Open-sourcing ReAgent, a modular, end-to-end platform for building reasoning systems

10/16/2019

Whether they’re designed to surface product recommendations or navigate busy highways, reasoning systems for real-world decision-making require some of the most sophisticated policies in machine learning. But despite advances in reinforcement learning (RL) and other reward-based approaches, learning through trial and error is difficult in unpredictable environments, and developing policies that can achieve complex objectives is often time- and resource-intensive. To overcome challenges like this, we are introducing ReAgent, a full suite of tools designed to streamline the process of building models that make and rely on decisions.

ReAgent is composed of these three resources:

Models that generate decisions and receive feedback on those decisions.
An offline evaluator module that estimates how new models will perform before they are deployed in production.
A serving platform for deploying models at scale, collecting the most useful feedback, and iterating quickly.

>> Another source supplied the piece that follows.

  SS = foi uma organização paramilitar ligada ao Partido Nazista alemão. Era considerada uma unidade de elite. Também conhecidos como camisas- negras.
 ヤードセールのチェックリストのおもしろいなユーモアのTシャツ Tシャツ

It’s the most comprehensive and modular open source platform for creating AI-based reasoning systems, and it’s the first to include policy evaluation that incorporates offline feedback to improve models. By making it easier to build models that make decisions in real time and at scale, ReAgent democratizes both the creation and evaluation of policies in research projects as well as production applications.

The toolkit, whose name comes from a portmanteau of “reasoning” and “agents,” is currently being used at Facebook to drive tens of billions of decisions per day. It is part of our broader efforts to advance the state of the art in RL — which have included enabling robots to teach themselves how to move and releasing an open source Go-playing bot that uses deep RL to beat professional human players. ReAgent’s use of feedback to improve models after they’ve been deployed makes RL more viable for large-scale applications.

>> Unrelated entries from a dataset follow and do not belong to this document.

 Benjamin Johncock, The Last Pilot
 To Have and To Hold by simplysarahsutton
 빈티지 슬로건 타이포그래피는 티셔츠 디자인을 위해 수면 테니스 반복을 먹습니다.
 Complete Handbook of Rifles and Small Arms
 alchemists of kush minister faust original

Lessons learned in deploying reasoning systems at scale

ReAgent expands on Horizon, the first open source, end-to-end RL platform designed to optimize systems in large-scale production environments. Horizon is now part of ReAgent, along with additional resources to help researchers and engineers optimize or evaluate almost any decision-based model, whether it uses RL or other approaches.

One of the most important lessons we learned from using Horizon over the past year was that, though it provided resources for training production-ready RL models, and then improving them during deployment, the platform’s core library was more applicable to in-development models than existing ones. So we built ReAgent as a small C++ library that can be embedded in any application. And where Horizon focused on models that already had enough data to start improving through trial and error, ReAgent better addresses the difficulty of creating new systems, with included models that assist in beginning the process of gathering relevant learning data.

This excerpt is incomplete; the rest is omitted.